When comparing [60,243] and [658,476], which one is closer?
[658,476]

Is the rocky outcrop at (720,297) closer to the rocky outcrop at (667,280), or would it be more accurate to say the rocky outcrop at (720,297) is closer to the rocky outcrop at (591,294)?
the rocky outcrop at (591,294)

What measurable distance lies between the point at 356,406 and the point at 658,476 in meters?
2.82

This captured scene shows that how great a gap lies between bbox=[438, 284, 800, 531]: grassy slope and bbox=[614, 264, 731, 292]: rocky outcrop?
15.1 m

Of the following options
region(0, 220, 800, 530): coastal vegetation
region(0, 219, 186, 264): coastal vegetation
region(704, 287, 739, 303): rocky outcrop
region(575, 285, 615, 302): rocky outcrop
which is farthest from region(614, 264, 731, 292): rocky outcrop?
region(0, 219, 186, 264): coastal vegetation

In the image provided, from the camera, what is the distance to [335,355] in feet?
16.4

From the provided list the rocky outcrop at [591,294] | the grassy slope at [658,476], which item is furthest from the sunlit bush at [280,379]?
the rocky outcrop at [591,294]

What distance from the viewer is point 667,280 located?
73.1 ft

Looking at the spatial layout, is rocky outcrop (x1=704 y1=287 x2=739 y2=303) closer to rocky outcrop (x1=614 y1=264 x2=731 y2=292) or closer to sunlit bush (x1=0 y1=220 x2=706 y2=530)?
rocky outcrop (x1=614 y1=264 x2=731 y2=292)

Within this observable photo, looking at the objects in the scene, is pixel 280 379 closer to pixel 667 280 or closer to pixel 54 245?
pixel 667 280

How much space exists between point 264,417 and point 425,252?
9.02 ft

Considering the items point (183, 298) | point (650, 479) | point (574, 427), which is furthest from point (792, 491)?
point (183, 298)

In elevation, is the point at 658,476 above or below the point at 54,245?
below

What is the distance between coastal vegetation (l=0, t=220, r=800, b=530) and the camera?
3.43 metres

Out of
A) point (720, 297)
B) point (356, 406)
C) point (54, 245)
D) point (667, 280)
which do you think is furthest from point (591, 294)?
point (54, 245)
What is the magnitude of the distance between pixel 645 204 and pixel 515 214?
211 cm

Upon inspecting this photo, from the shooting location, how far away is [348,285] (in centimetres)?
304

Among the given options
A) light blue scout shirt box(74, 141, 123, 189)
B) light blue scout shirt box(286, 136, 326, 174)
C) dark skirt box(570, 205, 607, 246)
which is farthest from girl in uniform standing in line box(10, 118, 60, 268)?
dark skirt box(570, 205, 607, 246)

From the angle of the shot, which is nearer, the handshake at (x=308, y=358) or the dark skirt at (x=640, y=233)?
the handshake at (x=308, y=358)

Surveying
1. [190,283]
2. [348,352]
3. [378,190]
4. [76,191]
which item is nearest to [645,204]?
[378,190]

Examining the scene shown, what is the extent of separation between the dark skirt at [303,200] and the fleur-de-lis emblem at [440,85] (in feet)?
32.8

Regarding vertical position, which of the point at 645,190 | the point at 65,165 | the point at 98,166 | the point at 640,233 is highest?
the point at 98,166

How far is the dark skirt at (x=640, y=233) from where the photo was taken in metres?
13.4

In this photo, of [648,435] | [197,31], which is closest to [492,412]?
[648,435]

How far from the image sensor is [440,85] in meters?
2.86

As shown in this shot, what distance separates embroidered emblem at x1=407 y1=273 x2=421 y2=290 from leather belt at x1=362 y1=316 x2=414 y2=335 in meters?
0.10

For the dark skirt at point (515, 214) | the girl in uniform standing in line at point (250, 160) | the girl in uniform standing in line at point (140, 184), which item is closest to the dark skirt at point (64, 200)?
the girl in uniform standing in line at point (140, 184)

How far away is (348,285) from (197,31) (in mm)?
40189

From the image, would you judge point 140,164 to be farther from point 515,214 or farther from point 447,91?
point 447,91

**Stated exercise:** Reproduce the material from the line containing "For the dark" through the end, changing "skirt" to "dress" and leaving everything else unchanged.

**Output for this task:**
For the dark dress at point (515, 214) | the girl in uniform standing in line at point (250, 160) | the girl in uniform standing in line at point (140, 184), which item is closest to the dark dress at point (64, 200)?
the girl in uniform standing in line at point (140, 184)

How far away is (348,285) from (197,31) (in mm)?
40189

From the image, would you judge point 140,164 to be farther from point 515,214 or farther from point 447,91?
point 447,91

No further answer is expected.